A glossary of terms for your end-of-life planning

Wanting to prepare for the inevitable but not sure what you need? The following are some suggestions on what you might want to think about.

Feeling overwhelmed? Click the button in the top right corner to install our app for more information and to be guided step by step towards a plan that is made just for you. 

Advanced Directive. Instructions on your medical decisions when you are too ill to make them for yourself with guidance on what is an acceptable quality of life and instructions on what should happen to your body if you pass away . An unnotarized version is currently being accepted by doctors and hospitals due to the global pandemic. This might change in the future.

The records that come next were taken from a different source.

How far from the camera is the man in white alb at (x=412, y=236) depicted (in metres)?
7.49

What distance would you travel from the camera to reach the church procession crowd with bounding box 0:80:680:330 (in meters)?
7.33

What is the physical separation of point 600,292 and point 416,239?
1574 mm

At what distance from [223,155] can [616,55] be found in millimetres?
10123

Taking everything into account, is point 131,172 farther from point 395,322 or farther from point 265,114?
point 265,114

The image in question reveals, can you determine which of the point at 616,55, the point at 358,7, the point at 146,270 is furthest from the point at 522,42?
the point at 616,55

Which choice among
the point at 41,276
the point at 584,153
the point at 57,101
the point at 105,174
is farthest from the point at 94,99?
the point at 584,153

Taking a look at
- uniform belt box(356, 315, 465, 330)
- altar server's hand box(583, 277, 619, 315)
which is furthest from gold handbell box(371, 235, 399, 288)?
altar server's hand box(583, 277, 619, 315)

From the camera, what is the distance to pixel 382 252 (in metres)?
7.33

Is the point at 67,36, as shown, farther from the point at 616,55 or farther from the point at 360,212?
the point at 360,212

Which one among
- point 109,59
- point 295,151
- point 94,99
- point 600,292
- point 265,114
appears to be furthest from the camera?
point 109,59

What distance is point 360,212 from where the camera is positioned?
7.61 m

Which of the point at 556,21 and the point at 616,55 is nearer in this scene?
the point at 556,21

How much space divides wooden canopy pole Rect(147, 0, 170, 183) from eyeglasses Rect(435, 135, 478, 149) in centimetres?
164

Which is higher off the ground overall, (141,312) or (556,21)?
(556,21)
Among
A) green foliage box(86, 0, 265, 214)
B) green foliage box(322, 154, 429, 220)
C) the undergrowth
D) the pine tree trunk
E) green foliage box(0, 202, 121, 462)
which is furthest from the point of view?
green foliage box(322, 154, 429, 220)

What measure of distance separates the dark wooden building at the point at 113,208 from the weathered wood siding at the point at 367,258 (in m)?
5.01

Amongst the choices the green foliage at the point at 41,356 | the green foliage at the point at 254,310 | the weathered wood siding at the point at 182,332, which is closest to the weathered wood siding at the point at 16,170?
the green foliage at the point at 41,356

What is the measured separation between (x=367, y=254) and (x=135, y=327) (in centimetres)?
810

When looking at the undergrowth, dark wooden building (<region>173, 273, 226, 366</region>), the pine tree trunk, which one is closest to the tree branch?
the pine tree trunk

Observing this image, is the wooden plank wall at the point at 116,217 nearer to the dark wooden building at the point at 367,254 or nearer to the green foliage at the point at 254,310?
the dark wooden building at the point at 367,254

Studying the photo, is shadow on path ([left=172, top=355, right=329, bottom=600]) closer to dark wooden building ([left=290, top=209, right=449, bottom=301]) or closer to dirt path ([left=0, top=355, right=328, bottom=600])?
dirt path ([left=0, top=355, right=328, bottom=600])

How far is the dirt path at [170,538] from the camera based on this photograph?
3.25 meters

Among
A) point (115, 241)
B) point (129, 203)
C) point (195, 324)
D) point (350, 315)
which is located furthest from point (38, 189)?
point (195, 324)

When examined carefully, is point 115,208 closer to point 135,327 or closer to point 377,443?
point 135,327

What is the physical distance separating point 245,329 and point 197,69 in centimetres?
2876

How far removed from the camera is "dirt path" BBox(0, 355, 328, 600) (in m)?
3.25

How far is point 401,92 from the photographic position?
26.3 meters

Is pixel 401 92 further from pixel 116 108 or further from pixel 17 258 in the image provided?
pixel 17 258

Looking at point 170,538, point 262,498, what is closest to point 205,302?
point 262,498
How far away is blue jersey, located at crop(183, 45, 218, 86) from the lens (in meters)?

Durable Power of Attorney gives agency for someone or multiple people to make decisions on your behalf and manage your finances when you become incapacitated. This becomes invalidated when you pass away. Important to note that you’re not giving up control over your finances before you’re incapacitated. The agent has legal access as soon as the POA takes effect, but you can revoke their power at any time or for any reason. In the meantime, you won’t lose any of your own access or control over your accounts.

Guardianship. A set of  state specific legal documents to sign over legal responsibility and guardianship of a child or incapacitated adult in case of illness, accident or death of responsible party. 

Pet Custody.  If you want to make sure your pet is taken care of after you die then you need to include them in your will or trust.  Whether it’s a short or long term arrangement make sure you have elected someone that has your pets interest at heart, who lives in a pet friendly home and will be able to fulfill their needs. This is a big responsibility so make sure you have made these arrangements openly with whoever you have chosen for your pets ongoing care and name a backup person just in case. In the case you get sick, make sure you have all necessary information for your pet’s care in a highly visible location in your home.  

Will or Trust. A trust or will allows you to transfer property after death to loved ones. Unlike a will, a living trust passes property outside of probate court. There are no court or attorney fees after the trust is established. Your property can be passed immediately and directly to your named beneficiaries.

Transfer on Death Deed for Real Estate. A Transfer of Death Deed or a TOD designates a specific beneficiary (person or charity) to become owner of the property when the current owner dies without having to go through the probate process. Of course this deed only takes effect upon owner’s death and can be revoked at any time while the owner is living.  Deeds held by married couples will not go to the beneficiary until the spouse’s death. (not all states recognize this cheaper easier way to transfer property). For real estate TOD The assessor’s parcel identification number (PIN) for the property can be found through your county assessor’s office or website. To be legally valid the TOD needs to be signed and recorded before death of property owner. 

Why we recommend it: If one day you are a medicaid recipient a transfer on death deed will transfer your property to your spouse or other person protecting your assets from Medicaid making an estate recovery claim for benefits you have received during your life. This deed lets you plan ahead for your property-avoiding probate and gift taxes, while maintaining the right to sell or profit from the property during your lifetime.

Transfer on Death beneficiary for Cars. Name a Transfer on Death (TOD) Beneficiary for your car title or registration so your car can pass to your named beneficiary quickly outside of probate. First confirm that your state offers TOD for vehicles and check your local DMV for specifics. If you live in a community property state make sure you have signed consent from your spouse before naming your TOD beneficiary. 

Probate. When you pass away without any legal documents in place, your property will go into “probate” which is the legal process of determining if you have a will. When it is determined you do not have a will, the state verifies your next of kin so your property, money and all assets can be distributed evenly amongst your next of kin. Depending on the size of your estate this can take months to years. Certain legal documents such as Life Insurance, Trusts, and TOD’s are exempt from the probate process. 

Next of Kin. Are the nearest blood relatives, including spouse, of someone who has died.

Payable Upon Death. POD. You can create a beneficiary for your bank accounts that is payable upon your death. Set an appointment with your financial institution. This will require a government issued photo ID, social security number as well as the basic information, current address and social security number of the beneficiary.